Sektörün kendini yenilemesinde Türkiye’nin AB ile olan birleşiminden de bir çok şeyleri değiştireceğini düşünüyorum. Özellikle de dış sermayenin ülkeye girişi ve o sırada içeride bulunan üreticilerin gerçektende sağlam olanların ayakta kalabileceğini düşünüyorum. Bu rekabetin şartlarının giderek artacağını ve de üretim-dağıtım çizgisindeki hesaplamaları iyi organize edebilenlerin devam edebilecekleri bir süreç olacağıdır. Zaten globalleşme sürecinde de bunun örneklerini birçok sektörde görmüş ve yaşamıştık. Ayrıca AB’ye giren Türkiye’de, aynı Avrupa’nın diğer ülkelerinde olduğu gibi devlet güçlenip olgun bir kimlik kazanacaktır. Sektör olarak da gümrüklerin ve de enflasyonun inmesi, karşımıza daha kaliteli bir tüketimin olduğu ama madalyonun öteki tarafında daha rekabetçi bir üretimin ve rekabetin yaşanacağı bir durum çıkmaktadır.

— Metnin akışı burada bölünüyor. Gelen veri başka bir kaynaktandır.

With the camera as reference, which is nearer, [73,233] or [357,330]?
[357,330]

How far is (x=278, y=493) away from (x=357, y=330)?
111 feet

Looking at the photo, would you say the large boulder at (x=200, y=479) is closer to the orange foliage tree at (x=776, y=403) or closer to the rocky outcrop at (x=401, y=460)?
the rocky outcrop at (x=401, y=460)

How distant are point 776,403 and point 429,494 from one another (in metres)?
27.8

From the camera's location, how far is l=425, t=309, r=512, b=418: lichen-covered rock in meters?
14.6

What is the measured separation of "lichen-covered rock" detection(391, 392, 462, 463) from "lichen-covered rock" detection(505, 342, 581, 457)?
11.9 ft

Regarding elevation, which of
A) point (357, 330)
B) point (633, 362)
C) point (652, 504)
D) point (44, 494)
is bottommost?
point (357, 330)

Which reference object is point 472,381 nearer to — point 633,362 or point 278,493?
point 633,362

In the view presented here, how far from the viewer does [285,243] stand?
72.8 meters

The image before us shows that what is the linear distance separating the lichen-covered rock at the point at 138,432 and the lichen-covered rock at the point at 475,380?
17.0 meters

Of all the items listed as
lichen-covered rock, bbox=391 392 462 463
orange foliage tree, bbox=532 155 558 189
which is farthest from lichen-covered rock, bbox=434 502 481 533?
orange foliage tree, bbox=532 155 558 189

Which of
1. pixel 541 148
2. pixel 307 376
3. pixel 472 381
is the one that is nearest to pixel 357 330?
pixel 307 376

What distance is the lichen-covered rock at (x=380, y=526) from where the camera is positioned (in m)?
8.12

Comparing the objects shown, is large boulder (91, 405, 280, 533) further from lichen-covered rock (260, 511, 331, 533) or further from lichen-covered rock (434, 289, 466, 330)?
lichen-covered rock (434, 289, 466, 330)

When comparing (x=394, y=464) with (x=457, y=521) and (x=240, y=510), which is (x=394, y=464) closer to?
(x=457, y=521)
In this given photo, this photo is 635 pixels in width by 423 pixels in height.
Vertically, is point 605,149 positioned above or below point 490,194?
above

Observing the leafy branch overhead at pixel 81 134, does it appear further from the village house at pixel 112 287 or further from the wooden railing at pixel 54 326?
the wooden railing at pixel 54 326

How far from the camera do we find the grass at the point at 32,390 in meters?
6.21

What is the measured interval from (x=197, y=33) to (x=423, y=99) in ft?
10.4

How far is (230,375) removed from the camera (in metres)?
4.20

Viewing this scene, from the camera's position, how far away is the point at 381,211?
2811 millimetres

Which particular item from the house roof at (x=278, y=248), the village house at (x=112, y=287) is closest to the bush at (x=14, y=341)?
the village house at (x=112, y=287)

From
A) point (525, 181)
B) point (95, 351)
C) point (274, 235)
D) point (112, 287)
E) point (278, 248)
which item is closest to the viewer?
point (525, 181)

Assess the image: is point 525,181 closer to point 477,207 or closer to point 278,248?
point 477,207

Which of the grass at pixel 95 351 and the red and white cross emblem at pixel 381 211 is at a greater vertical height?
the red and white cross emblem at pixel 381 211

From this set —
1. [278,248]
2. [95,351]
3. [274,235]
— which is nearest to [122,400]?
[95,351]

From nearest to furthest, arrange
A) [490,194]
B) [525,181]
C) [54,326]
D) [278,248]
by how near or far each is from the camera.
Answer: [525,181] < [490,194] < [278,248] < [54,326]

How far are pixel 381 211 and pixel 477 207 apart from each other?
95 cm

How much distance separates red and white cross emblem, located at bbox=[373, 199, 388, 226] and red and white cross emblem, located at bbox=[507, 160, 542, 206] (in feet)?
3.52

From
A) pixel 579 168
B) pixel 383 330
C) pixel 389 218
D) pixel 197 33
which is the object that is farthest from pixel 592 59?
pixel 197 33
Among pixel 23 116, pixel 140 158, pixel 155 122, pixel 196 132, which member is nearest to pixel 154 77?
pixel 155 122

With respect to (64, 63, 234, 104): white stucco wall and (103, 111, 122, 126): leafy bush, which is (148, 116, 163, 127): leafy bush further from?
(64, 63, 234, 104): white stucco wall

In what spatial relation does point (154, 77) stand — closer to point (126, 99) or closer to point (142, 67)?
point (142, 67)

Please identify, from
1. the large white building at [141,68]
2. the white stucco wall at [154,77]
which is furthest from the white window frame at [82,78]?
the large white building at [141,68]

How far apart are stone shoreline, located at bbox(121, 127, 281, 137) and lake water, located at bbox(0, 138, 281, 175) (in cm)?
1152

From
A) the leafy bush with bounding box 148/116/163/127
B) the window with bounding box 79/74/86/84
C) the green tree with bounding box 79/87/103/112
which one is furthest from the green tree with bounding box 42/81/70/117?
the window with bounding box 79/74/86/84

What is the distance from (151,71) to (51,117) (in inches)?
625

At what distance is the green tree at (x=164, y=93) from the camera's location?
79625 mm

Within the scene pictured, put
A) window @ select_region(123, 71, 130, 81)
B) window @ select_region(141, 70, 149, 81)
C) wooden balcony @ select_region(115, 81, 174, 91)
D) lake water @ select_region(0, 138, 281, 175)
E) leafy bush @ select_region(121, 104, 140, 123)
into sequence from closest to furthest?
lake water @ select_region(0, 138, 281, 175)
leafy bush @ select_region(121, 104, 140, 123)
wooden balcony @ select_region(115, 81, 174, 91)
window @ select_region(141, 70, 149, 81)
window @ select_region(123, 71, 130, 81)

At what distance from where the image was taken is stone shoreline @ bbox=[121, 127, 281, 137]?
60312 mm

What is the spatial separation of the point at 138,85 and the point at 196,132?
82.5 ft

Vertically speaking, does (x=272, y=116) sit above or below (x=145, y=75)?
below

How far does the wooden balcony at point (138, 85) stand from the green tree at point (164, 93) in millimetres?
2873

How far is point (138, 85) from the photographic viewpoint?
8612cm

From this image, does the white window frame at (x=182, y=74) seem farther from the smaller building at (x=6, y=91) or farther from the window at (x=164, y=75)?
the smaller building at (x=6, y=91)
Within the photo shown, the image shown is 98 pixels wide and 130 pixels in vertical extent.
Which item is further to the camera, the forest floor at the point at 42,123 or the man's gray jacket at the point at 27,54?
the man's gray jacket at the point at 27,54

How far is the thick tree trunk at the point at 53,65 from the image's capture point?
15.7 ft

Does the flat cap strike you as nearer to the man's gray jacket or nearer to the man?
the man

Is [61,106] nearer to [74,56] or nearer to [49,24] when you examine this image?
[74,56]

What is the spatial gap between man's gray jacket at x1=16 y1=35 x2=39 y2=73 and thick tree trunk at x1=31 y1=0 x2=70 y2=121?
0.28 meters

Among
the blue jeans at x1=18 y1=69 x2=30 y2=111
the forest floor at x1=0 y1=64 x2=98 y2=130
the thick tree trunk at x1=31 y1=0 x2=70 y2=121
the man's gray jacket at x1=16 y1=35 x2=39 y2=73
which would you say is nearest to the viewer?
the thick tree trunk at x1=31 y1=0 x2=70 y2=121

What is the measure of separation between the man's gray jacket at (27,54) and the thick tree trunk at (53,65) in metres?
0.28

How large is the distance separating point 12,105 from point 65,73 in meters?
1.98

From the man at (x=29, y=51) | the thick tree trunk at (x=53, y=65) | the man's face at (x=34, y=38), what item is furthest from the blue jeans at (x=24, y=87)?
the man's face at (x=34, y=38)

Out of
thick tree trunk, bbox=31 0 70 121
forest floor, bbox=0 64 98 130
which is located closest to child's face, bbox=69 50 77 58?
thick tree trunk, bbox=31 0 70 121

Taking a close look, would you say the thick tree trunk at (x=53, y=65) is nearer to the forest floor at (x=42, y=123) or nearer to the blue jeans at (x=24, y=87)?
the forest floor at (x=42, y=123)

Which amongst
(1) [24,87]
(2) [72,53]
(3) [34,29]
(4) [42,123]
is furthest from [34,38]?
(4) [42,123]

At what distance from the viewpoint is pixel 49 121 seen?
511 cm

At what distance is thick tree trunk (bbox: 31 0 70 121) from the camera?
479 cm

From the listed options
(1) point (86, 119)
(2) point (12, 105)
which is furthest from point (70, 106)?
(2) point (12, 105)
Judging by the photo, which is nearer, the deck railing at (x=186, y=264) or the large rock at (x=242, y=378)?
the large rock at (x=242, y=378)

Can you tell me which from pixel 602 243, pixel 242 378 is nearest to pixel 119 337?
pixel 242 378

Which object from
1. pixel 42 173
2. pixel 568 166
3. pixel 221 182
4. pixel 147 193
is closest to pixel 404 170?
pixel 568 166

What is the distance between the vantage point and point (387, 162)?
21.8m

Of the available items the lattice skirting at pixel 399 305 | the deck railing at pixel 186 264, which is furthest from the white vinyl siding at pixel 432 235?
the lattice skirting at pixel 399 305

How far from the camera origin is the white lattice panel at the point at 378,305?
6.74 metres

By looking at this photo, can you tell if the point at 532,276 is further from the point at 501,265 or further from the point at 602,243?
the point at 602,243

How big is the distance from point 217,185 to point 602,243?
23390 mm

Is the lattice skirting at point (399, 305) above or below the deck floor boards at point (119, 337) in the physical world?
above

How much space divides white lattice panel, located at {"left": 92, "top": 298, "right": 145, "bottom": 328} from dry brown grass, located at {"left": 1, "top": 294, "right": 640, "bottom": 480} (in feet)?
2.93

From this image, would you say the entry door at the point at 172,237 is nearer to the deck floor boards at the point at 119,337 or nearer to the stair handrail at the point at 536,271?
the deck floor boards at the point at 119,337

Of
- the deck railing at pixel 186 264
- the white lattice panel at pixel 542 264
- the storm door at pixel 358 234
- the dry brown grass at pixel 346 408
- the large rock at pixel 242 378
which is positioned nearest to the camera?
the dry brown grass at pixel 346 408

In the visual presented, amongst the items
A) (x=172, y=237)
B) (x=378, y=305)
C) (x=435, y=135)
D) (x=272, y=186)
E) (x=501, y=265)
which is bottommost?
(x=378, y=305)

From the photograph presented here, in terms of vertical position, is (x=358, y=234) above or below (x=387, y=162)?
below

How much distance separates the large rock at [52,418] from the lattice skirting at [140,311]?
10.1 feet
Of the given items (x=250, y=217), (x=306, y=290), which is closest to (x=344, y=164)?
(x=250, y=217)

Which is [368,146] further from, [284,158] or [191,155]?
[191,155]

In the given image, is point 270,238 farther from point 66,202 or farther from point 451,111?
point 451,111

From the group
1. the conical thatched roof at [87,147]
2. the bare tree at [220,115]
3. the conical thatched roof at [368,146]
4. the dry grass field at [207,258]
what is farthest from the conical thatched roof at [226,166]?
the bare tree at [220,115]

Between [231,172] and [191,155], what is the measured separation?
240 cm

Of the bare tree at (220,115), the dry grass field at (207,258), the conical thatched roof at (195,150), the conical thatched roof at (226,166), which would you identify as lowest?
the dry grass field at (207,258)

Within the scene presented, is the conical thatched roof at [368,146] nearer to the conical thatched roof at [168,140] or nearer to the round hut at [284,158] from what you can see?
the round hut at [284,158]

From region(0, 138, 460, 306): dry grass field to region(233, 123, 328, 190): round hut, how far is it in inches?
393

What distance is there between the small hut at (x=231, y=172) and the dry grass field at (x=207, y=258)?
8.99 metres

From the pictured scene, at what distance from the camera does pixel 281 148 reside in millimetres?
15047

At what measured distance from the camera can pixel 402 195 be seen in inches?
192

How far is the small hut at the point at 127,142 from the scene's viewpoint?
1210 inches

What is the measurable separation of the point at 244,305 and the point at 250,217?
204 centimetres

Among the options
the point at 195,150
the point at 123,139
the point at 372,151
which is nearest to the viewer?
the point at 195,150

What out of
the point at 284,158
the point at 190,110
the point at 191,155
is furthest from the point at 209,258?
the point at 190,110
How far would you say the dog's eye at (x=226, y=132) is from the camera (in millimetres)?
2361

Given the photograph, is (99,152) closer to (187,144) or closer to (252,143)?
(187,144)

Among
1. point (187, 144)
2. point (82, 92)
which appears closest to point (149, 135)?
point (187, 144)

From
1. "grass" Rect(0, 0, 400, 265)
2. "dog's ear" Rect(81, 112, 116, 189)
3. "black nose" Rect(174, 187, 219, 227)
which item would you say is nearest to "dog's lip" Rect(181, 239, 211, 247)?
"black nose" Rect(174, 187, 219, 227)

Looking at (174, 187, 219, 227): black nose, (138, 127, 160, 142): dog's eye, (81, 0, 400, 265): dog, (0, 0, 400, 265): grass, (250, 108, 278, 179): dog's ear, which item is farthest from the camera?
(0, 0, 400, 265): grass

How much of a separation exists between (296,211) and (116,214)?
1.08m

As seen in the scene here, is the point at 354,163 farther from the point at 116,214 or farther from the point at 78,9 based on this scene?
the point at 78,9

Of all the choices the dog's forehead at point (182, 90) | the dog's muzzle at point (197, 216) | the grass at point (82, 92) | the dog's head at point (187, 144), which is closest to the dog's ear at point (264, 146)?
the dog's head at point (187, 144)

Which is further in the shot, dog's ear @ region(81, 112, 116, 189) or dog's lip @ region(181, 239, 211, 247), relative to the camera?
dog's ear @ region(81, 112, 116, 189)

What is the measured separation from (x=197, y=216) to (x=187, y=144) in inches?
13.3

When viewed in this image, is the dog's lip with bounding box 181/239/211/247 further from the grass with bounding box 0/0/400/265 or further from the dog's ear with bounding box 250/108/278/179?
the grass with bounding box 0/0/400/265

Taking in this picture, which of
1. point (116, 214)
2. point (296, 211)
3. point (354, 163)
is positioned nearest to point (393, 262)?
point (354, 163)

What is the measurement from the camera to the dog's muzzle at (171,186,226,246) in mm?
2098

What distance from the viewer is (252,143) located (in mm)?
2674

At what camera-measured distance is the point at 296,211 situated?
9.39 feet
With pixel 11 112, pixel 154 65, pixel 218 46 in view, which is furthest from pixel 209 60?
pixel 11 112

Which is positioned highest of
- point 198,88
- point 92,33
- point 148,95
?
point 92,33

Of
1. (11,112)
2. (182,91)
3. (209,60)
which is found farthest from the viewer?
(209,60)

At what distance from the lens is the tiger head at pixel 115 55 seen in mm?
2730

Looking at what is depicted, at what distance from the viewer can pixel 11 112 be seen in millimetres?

Bu rekabetçi piyasanın içinde 5 yıl sonra Dinçer Bakliyat’ı nerede göreceğinizi düşünüyorsunuz?
Öncelikli olarak kurumun güçlenmesine paralel olarak kalite ve üretim anlayışımızı bozmadan Türkiye ve dünya pazar payımızı arttırmak, genişletip pazar lideri konumuna geçmek yani yurtiçinde tanınan ve aranılan ulusal bir marka olmak istiyoruz. Daha ilerde de dünyaca tanınan bir Türk markası olmak.